- Full name: Valeri Vladimirovich Belenki
- Born: 5 September 1969 (age 57) Baku, Azerbaijan SSR, Soviet Union

Gymnastics career
- Discipline: Men's artistic gymnastics
- Country represented: Germany;
- Former countries represented: Soviet Union
- Medal record
Representing Soviet Union
World Championships
| Gold medal – first place | 1989 Stuttgart | Team |
| Gold medal – first place | 1991 Indianapolis | Team |
| Gold medal – first place | 1991 Indianapolis | Pommel Horse |
Representing Unified Team
Olympic Games
| Gold medal – first place | 1992 Barcelona | Team |
| Bronze medal – third place | 1992 Barcelona | All-around |
World Championships
| Bronze medal – third place | 1992 Paris | Parallel bars |
Representing Germany
World Championships
| Gold medal – first place | 1997 Lausanne | Pommel horse |
| Bronze medal – third place | 1993 Birmingham | Parallel bars |

= Valery Belenky =

Azerbaijani artistic gymnast (born 1969)

Valeri Vladimirovich Belenki (Валерий Владимирович Беленький, Valeri Belenki; born 5 September 1969) is a retired Azerbaijani artistic gymnast who competed in the 1992 and 1996 Summer Olympics.

==Gymnastics career==
Belenki was born and raised in Baku, Azerbaijan SSR, Soviet Union (present day Azerbaijan), in a Jewish family.

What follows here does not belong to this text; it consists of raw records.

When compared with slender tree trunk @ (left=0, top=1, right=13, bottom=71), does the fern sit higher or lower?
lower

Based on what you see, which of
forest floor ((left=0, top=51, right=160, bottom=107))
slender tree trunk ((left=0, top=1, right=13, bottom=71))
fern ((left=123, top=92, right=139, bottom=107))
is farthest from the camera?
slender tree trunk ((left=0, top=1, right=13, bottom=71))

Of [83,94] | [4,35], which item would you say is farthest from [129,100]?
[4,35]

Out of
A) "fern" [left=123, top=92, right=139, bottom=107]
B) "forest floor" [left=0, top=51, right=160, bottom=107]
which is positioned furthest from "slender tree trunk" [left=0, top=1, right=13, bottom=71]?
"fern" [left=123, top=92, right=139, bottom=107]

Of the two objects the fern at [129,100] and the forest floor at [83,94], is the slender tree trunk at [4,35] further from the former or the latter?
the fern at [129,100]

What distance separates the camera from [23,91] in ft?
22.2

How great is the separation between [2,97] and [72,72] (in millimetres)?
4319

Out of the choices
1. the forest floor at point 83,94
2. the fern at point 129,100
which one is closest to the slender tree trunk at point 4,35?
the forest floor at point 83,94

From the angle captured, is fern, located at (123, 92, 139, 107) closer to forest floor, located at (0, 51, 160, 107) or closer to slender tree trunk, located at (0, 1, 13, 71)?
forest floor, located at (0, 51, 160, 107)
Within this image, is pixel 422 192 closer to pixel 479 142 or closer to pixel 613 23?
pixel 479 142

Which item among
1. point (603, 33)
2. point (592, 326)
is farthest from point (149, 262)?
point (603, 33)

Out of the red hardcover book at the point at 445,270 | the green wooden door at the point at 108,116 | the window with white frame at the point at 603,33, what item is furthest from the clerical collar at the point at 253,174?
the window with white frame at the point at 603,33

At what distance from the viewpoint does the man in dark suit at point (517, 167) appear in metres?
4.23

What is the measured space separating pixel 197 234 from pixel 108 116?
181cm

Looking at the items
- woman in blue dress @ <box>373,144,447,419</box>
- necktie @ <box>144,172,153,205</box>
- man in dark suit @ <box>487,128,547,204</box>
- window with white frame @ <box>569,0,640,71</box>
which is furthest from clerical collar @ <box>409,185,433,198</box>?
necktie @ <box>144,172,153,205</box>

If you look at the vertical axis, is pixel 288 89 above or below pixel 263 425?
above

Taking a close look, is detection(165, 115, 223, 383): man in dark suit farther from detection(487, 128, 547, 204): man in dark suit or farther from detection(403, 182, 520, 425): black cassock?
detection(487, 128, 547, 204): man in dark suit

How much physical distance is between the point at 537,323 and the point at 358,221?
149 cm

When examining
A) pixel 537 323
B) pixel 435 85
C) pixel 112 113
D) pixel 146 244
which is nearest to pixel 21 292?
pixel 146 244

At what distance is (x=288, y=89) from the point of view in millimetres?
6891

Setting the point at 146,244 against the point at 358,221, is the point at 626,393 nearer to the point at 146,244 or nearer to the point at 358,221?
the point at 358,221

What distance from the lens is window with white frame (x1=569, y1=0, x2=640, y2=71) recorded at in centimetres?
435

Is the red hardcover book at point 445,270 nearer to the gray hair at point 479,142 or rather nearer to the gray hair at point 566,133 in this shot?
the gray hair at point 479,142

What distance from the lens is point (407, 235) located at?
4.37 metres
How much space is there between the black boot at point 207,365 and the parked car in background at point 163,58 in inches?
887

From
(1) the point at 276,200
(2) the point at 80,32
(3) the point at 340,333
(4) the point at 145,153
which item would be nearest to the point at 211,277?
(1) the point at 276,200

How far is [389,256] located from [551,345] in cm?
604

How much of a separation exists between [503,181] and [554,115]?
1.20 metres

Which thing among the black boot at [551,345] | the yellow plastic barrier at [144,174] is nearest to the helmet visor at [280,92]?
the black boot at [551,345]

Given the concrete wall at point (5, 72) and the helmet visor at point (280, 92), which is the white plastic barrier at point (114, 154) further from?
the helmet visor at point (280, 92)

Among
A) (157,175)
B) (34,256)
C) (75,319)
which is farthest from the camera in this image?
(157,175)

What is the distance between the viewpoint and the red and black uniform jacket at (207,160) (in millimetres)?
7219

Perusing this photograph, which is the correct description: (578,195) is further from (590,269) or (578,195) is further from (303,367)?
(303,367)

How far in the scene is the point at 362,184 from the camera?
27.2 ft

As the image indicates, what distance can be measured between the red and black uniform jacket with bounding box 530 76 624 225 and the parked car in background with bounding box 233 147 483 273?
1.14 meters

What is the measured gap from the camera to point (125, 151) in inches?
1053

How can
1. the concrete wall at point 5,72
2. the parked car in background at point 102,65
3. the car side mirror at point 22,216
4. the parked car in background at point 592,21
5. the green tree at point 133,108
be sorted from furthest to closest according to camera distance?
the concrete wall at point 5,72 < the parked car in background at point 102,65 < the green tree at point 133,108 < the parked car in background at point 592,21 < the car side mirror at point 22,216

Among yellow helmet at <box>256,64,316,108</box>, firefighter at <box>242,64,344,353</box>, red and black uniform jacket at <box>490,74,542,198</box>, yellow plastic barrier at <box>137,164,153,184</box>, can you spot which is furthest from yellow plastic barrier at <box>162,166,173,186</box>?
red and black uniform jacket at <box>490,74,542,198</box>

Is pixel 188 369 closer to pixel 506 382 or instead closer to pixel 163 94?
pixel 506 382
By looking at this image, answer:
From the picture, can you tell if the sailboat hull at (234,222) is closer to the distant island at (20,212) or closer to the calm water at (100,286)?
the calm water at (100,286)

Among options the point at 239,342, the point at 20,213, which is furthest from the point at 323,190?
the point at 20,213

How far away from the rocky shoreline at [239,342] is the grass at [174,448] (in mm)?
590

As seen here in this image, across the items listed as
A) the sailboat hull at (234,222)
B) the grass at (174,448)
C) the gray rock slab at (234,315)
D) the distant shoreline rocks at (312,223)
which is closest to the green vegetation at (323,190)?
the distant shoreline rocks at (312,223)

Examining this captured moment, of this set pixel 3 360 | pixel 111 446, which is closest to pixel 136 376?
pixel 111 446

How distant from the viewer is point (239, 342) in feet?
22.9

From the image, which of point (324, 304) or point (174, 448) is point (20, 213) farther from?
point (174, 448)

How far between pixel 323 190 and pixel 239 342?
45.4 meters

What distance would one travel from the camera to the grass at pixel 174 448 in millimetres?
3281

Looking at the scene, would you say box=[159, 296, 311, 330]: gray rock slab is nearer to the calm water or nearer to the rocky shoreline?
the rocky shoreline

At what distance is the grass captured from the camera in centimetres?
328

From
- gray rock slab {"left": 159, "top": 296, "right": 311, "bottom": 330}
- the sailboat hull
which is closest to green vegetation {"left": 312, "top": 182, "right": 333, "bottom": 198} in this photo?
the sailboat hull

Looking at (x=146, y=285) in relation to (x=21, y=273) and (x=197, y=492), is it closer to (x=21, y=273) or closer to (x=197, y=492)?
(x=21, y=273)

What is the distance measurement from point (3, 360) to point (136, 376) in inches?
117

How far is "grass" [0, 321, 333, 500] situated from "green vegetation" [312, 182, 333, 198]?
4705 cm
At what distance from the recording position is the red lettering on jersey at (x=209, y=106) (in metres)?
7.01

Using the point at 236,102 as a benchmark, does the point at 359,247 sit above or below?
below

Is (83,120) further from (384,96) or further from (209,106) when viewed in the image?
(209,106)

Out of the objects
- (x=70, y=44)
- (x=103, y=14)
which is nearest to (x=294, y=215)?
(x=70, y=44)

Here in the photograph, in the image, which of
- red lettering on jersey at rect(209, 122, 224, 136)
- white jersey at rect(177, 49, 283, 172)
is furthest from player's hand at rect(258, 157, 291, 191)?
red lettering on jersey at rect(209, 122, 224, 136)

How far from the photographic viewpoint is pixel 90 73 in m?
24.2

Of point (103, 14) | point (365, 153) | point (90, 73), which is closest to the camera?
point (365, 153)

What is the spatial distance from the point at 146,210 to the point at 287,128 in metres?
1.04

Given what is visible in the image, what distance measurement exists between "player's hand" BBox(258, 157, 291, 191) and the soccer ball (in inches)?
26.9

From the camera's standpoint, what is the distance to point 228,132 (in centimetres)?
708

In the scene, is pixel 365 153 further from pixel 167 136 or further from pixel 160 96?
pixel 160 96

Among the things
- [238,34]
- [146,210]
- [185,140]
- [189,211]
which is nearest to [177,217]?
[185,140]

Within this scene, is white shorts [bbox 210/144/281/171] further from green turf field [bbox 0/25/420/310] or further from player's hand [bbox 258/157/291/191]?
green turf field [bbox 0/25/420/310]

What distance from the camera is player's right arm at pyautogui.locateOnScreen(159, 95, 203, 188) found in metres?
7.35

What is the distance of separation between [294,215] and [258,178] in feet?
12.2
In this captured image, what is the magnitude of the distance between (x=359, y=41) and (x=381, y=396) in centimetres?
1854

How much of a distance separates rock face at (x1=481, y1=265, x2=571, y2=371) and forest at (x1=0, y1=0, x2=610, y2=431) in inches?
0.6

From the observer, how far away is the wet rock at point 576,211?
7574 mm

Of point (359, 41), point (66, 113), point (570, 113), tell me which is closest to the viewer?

He competed for the Soviet Union/Unified Team until 1992, when this federation was disbanded following the breakup of the Soviet Union.

Belenki's greatest achievements are the team gold and all-around bronze he won with the Unified Team in the 1992 Olympics in Barcelona. Belenky also won gold in the pommel horse event at the 1991 World Artistic Gymnastics Championships, where he competed for the USSR.

Because Azerbaijan did not have a gymnastics federation for him to compete for in the 1993 world championships in Birmingham, Belenky instead competed as an unattached athlete. In 1994, he became a German citizen and represented that nation in the 1996 Olympics, helping the team to a seventh-place finish and coming 6th in the all-around.

In 2013, he was elected to the International Jewish Sports Hall of Fame. In 2015, he was inducted into the International Gymnastics Hall of Fame as a representative of Azerbaijan.